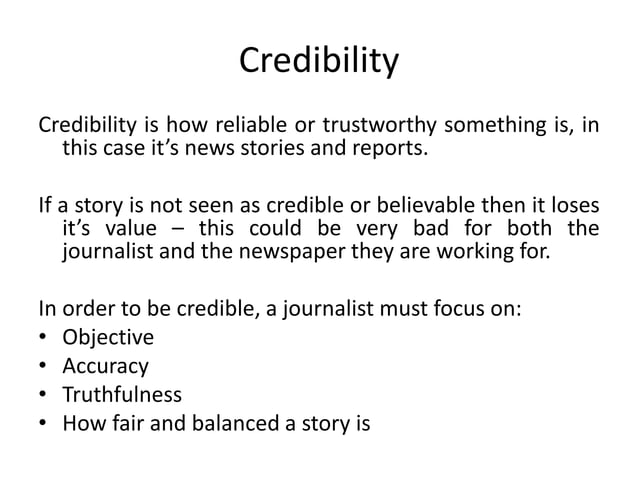 Credibility

Credibility is how reliable or trustworthy something is, in this case it's news stories and reports.

If a story is not seen as credible or believable then it loses it's value – this could be very bad for both the journalist and the newspaper they are working for.

In order to be credible, a journalist must focus on:
• Objective
• Accuracy
• Truthfulness
• How fair and balanced a story is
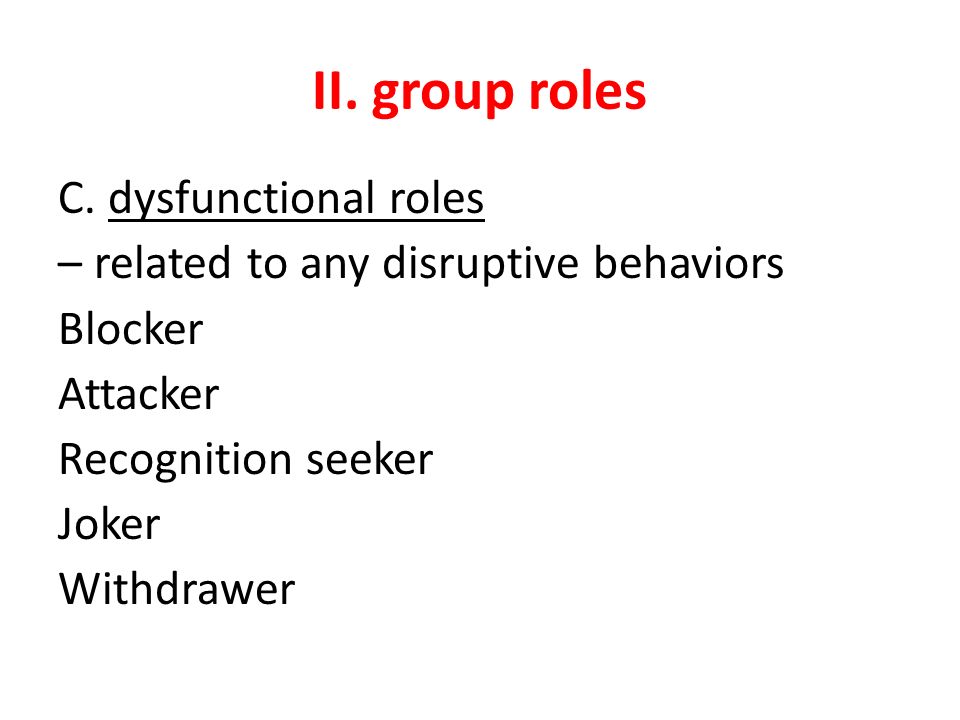 II. group roles

C. dysfunctional roles
– related to any disruptive behaviors
Blocker
Attacker
Recognition seeker
Joker
Withdrawer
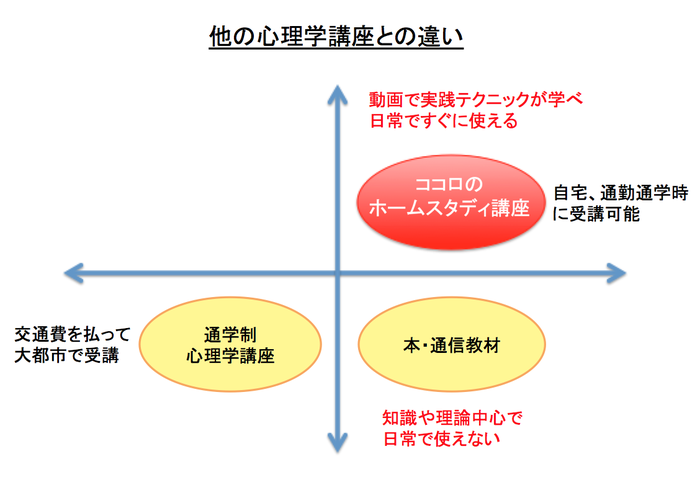 他の心理学講座との違い

動画で実践テクニックが学べ
日常ですぐに使える

ココロの
ホームスタディ講座

自宅、通勤通学時
に受講可能

交通費を払って
大都市で受講

通学制
心理学講座

本・通信教材

知識や理論中心で
日常で使えない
========================
## What you will do
Exactly as they appear above, write out all the entries, without pictures.

## Response to the exercise
 Credibility

Credibility is how reliable or trustworthy something is, in this case it's news stories and reports.

If a story is not seen as credible or believable then it loses it's value – this could be very bad for both the journalist and the newspaper they are working for.

In order to be credible, a journalist must focus on:
• Objective
• Accuracy
• Truthfulness
• How fair and balanced a story is
 II. group roles

C. dysfunctional roles
– related to any disruptive behaviors
Blocker
Attacker
Recognition seeker
Joker
Withdrawer
 他の心理学講座との違い

動画で実践テクニックが学べ
日常ですぐに使える

ココロの
ホームスタディ講座

自宅、通勤通学時
に受講可能

交通費を払って
大都市で受講

通学制
心理学講座

本・通信教材

知識や理論中心で
日常で使えない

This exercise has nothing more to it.